Алпатыч более поспешным шагом, чем он ходил обыкновенно, вошел во двор и прямо пошел под сарай к своим лошадям и повозке. Кучер спал; он разбудил его, велел закладывать и вошел в сени. В хозяйской горнице слышался детский плач, надрывающиеся рыдания женщины и гневный, хриплый крик Ферапонтова. Кухарка, как испуганная курица, встрепыхалась в сенях, как только вошел Алпатыч.
– До смерти убил – хозяйку бил!.. Так бил, так волочил!..
– За что? – спросил Алпатыч.
– Ехать просилась. Дело женское! Увези ты, говорит, меня, не погуби ты меня с малыми детьми; народ, говорит, весь уехал, что, говорит, мы то? Как зачал бить. Так бил, так волочил!
Алпатыч как бы одобрительно кивнул головой на эти слова и, не желая более ничего знать, подошел к противоположной – хозяйской двери горницы, в которой оставались его покупки.
– Злодей ты, губитель, – прокричала в это время худая, бледная женщина с ребенком на руках и с сорванным с головы платком, вырываясь из дверей и сбегая по лестнице на двор. Ферапонтов вышел за ней и, увидав Алпатыча, оправил жилет, волосы, зевнул и вошел в горницу за Алпатычем.
– Аль уж ехать хочешь? – спросил он.
Не отвечая на вопрос и не оглядываясь на хозяина, перебирая свои покупки, Алпатыч спросил, сколько за постой следовало хозяину.
– Сочтем! Что ж, у губернатора был? – спросил Ферапонтов. – Какое решение вышло?
Алпатыч отвечал, что губернатор ничего решительно не сказал ему.
– По нашему делу разве увеземся? – сказал Ферапонтов. – Дай до Дорогобужа по семи рублей за подводу. И я говорю: креста на них нет! – сказал он.
– Селиванов, тот угодил в четверг, продал муку в армию по девяти рублей за куль. Что же, чай пить будете? – прибавил он. Пока закладывали лошадей, Алпатыч с Ферапонтовым напились чаю и разговорились о цене хлебов, об урожае и благоприятной погоде для уборки.
– Однако затихать стала, – сказал Ферапонтов, выпив три чашки чая и поднимаясь, – должно, наша взяла. Сказано, не пустят. Значит, сила… А намесь, сказывали, Матвей Иваныч Платов их в реку Марину загнал, тысяч осьмнадцать, что ли, в один день потопил.

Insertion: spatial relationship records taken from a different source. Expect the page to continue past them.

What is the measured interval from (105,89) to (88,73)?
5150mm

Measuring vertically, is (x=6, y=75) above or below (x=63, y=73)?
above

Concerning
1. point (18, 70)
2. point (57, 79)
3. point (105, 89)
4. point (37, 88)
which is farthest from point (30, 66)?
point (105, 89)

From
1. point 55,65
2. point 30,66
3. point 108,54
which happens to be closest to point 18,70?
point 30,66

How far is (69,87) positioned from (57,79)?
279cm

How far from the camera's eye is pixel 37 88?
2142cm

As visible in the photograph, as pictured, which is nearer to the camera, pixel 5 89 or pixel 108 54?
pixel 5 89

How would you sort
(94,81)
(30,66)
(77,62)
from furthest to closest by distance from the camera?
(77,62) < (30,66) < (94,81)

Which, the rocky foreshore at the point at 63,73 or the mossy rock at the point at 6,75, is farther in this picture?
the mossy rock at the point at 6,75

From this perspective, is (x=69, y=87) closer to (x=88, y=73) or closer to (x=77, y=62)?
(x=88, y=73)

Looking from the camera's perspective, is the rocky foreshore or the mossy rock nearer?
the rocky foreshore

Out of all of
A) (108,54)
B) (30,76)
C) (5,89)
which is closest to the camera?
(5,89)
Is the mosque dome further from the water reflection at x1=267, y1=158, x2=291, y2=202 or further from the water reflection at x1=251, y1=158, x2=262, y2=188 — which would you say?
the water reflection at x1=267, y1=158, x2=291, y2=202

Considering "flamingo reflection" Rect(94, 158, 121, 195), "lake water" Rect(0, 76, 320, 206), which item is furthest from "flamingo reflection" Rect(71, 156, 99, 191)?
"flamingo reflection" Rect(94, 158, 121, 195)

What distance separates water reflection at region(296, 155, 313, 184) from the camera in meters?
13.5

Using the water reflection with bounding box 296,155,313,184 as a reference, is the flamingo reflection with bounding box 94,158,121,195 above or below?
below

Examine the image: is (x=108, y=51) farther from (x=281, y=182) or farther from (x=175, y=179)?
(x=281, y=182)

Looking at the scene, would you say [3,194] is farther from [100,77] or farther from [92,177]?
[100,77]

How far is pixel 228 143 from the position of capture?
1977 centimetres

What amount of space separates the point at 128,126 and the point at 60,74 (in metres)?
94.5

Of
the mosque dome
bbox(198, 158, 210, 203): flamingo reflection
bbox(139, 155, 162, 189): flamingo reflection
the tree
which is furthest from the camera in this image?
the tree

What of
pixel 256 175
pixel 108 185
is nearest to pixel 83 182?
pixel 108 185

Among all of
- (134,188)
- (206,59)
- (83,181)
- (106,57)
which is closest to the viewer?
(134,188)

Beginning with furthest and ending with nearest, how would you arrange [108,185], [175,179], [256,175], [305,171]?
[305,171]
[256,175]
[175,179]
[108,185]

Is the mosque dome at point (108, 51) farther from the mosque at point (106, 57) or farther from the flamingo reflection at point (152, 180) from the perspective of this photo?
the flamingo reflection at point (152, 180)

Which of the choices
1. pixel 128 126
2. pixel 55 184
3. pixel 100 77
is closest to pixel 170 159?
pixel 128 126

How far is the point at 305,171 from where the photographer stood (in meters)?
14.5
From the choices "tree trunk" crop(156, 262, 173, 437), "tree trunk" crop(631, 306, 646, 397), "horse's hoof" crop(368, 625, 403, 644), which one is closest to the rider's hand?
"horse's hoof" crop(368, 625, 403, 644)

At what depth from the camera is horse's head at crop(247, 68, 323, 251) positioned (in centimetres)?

Алпатыч собрал свои покупки, передал их вошедшему кучеру, расчелся с хозяином. В воротах прозвучал звук колес, копыт и бубенчиков выезжавшей кибиточки.
Было уже далеко за полдень; половина улицы была в тени, другая была ярко освещена солнцем. Алпатыч взглянул в окно и пошел к двери. Вдруг послышался странный звук дальнего свиста и удара, и вслед за тем раздался сливающийся гул пушечной пальбы, от которой задрожали стекла.
Алпатыч вышел на улицу; по улице пробежали два человека к мосту. С разных сторон слышались свисты, удары ядер и лопанье гранат, падавших в городе. Но звуки эти почти не слышны были и не обращали внимания жителей в сравнении с звуками пальбы, слышными за городом. Это было бомбардирование, которое в пятом часу приказал открыть Наполеон по городу, из ста тридцати орудий. Народ первое время не понимал значения этого бомбардирования.
Звуки падавших гранат и ядер возбуждали сначала только любопытство. Жена Ферапонтова, не перестававшая до этого выть под сараем, умолкла и с ребенком на руках вышла к воротам, молча приглядываясь к народу и прислушиваясь к звукам.